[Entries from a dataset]
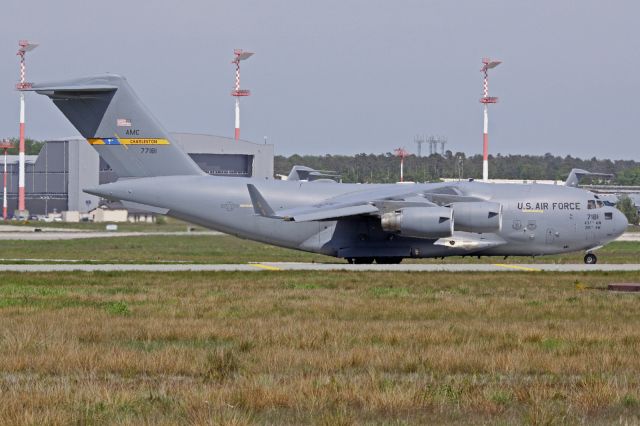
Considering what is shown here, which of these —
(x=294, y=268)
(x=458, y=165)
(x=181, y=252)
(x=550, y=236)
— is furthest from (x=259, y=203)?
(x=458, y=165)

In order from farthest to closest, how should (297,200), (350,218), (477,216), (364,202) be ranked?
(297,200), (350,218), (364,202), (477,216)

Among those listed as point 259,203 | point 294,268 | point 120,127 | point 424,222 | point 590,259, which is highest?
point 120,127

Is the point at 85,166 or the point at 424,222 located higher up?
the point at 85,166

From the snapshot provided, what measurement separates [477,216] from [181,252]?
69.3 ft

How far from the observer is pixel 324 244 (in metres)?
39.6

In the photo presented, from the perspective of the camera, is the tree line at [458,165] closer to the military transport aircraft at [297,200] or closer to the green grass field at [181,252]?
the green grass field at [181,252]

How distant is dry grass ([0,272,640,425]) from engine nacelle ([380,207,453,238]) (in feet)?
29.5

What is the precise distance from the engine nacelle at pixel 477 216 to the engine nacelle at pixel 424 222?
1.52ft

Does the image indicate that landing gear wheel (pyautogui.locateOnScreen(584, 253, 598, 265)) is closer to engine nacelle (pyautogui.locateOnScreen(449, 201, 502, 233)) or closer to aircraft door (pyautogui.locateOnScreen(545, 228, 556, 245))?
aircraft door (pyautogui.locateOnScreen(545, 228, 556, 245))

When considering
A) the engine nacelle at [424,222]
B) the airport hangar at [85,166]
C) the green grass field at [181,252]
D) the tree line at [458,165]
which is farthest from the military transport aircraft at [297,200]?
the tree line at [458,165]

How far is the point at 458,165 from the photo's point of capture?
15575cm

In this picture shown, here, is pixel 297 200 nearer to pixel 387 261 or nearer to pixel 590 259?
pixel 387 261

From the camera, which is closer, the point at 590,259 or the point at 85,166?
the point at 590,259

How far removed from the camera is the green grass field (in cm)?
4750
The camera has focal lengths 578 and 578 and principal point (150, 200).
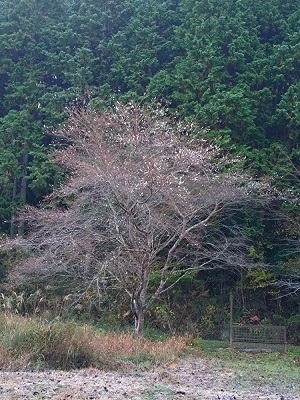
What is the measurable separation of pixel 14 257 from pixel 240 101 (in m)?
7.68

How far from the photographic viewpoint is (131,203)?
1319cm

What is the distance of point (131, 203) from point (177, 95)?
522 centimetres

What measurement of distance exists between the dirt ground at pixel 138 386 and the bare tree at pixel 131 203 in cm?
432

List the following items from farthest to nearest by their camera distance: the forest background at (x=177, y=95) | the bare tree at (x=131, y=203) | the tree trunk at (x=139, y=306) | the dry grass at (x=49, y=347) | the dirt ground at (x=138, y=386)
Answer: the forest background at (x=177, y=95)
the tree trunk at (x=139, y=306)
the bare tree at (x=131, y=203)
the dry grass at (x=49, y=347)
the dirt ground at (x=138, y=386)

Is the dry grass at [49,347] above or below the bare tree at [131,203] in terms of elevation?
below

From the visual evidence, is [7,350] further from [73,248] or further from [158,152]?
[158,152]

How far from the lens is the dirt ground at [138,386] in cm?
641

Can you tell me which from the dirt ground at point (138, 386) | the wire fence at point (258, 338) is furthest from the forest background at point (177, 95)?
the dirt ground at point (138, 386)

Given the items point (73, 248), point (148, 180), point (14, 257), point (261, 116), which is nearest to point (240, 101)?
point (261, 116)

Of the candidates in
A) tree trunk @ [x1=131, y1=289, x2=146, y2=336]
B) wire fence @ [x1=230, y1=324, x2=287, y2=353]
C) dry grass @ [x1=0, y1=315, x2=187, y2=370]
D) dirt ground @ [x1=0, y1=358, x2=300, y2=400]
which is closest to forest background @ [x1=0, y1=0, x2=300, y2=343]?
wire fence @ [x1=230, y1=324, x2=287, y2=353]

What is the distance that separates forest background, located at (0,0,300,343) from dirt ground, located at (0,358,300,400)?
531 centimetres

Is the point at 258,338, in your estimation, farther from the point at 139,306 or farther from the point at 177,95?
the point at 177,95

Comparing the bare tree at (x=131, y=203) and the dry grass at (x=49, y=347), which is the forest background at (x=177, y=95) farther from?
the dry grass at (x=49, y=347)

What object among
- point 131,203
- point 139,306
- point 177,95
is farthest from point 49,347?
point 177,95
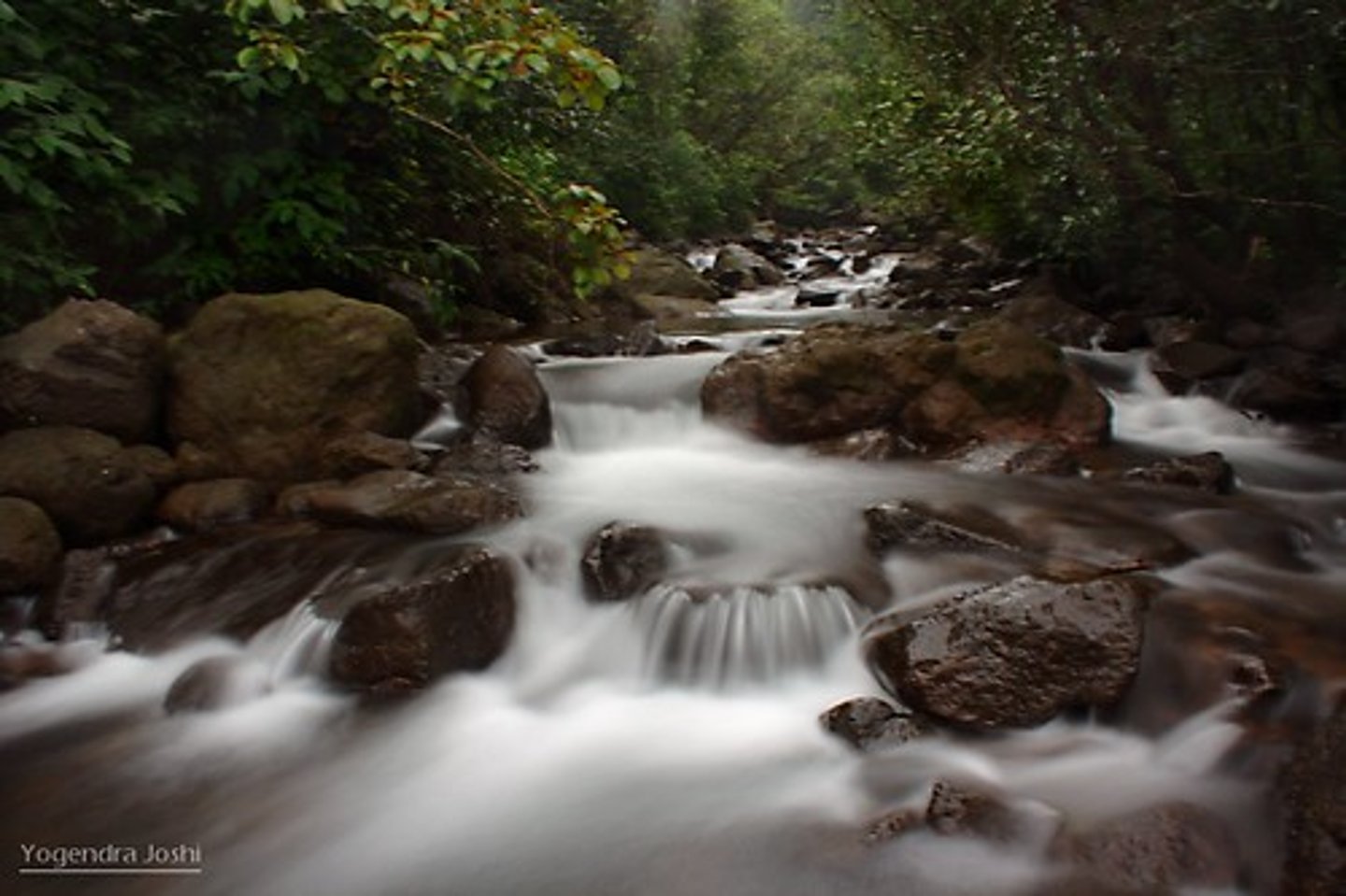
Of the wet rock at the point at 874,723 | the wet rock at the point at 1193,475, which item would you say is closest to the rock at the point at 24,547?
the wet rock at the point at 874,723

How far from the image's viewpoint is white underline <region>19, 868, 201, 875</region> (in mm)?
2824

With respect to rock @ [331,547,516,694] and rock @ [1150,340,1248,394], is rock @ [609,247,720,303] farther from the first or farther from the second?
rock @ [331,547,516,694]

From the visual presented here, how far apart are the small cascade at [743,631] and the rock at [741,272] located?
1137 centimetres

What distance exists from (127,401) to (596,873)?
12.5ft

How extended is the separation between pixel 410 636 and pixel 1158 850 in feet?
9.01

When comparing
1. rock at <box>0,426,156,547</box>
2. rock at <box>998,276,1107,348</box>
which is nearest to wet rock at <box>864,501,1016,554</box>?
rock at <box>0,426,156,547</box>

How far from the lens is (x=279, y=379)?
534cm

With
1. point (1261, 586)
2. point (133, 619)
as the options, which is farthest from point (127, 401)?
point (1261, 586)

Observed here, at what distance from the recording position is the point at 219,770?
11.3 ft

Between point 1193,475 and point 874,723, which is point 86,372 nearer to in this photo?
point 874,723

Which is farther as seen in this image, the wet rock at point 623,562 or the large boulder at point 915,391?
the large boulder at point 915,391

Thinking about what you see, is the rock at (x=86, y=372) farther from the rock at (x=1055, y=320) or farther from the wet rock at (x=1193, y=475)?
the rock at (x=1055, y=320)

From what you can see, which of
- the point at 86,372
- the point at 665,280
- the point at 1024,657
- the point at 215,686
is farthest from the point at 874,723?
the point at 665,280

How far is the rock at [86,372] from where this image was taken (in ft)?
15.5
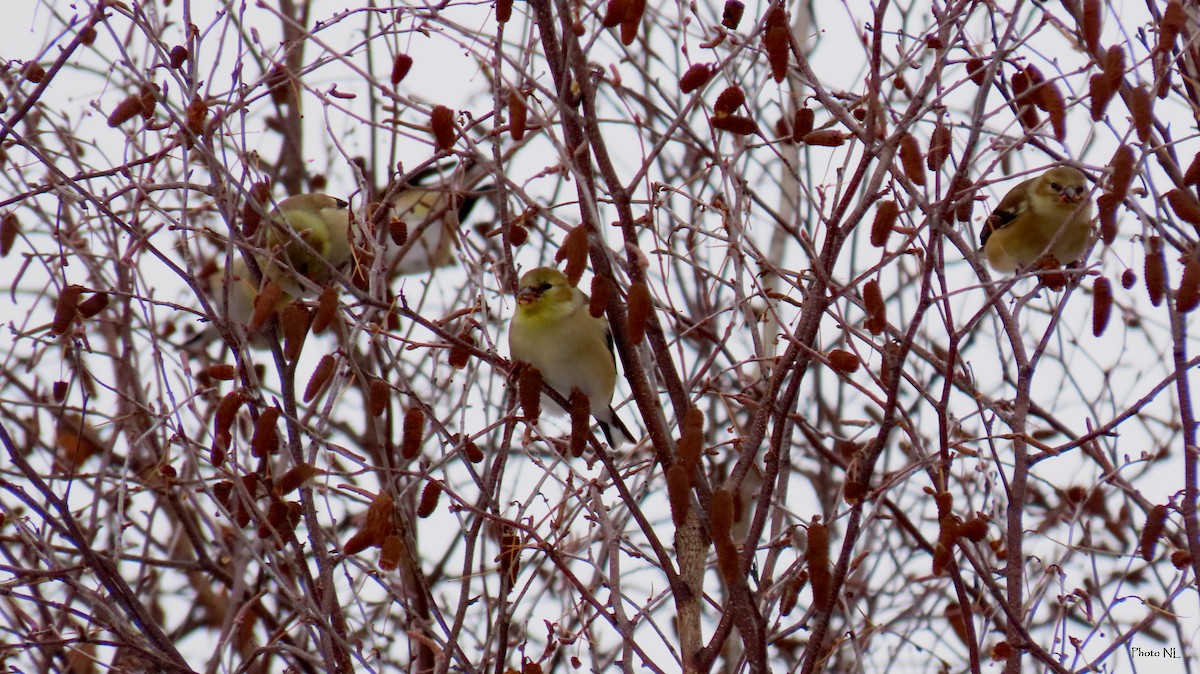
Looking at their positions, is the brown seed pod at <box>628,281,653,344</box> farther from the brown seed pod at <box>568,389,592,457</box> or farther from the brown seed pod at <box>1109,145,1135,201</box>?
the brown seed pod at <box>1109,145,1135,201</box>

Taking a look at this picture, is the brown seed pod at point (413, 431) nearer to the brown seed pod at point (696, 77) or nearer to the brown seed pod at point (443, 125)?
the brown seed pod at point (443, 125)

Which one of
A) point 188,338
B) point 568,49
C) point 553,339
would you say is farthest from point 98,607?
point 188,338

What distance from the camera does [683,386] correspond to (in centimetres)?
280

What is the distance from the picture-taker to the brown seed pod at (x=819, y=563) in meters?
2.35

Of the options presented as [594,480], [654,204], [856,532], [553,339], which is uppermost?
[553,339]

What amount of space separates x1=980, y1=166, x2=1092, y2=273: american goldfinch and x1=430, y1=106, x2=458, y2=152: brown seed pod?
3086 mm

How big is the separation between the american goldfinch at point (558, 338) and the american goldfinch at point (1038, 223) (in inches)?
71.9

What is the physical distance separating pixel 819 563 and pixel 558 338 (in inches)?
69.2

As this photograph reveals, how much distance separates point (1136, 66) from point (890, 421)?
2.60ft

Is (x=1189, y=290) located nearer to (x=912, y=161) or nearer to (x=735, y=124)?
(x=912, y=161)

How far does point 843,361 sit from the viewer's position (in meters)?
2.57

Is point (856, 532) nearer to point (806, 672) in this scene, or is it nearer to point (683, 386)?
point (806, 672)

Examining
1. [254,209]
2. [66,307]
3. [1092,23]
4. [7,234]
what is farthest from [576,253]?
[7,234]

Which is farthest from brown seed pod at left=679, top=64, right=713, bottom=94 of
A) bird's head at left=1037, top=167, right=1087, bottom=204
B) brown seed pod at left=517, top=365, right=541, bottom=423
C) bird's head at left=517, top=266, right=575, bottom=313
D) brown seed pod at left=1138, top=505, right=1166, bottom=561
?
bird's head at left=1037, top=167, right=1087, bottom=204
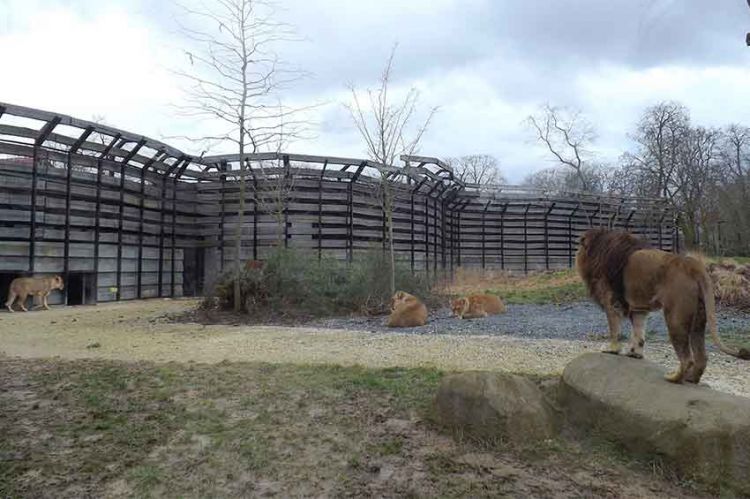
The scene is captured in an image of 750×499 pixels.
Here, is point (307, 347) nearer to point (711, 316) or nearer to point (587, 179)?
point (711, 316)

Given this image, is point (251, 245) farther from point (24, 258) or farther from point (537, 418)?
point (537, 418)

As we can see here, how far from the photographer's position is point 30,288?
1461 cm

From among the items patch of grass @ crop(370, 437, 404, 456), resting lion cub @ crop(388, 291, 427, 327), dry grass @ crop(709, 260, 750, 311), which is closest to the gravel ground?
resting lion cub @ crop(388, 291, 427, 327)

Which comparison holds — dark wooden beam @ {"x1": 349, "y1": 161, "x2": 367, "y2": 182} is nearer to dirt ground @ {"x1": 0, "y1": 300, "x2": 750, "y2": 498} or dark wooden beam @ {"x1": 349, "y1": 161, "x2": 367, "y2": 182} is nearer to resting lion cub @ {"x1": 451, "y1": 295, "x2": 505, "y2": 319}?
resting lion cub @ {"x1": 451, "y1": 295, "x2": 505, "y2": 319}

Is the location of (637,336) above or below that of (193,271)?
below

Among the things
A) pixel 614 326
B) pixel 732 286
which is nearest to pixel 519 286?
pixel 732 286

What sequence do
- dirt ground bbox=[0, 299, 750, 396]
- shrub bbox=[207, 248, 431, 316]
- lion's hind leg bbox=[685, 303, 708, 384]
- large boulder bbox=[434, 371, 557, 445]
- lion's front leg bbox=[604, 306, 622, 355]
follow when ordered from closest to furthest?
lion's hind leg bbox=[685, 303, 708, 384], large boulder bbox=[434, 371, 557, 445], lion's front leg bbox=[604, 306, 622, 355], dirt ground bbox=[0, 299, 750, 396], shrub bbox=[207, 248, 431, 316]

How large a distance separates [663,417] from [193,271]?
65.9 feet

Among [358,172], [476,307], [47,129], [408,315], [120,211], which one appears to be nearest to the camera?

● Exercise goal:
Reproduce verbatim the items starting with the line containing "In this picture" and continuing through the line containing "522 centimetres", both lines included. Omit the pictures from your answer.

● Final result:
In this picture shown, here, is pixel 297 200 nearer to pixel 387 261 or nearer to pixel 590 259?
pixel 387 261

From the camera, which is closer, the point at 590,259 or the point at 85,166?
the point at 590,259

How far removed from the camera is the green grass field (in cm)?
4750
The camera has focal lengths 578 and 578 and principal point (150, 200).
What is the measurable separation of pixel 14 257 from pixel 240 101 (in m)?
7.68

How far from the photographic viewpoint is (131,203)?
1319cm

What is the distance of point (131, 203) from point (177, 95)?
522 centimetres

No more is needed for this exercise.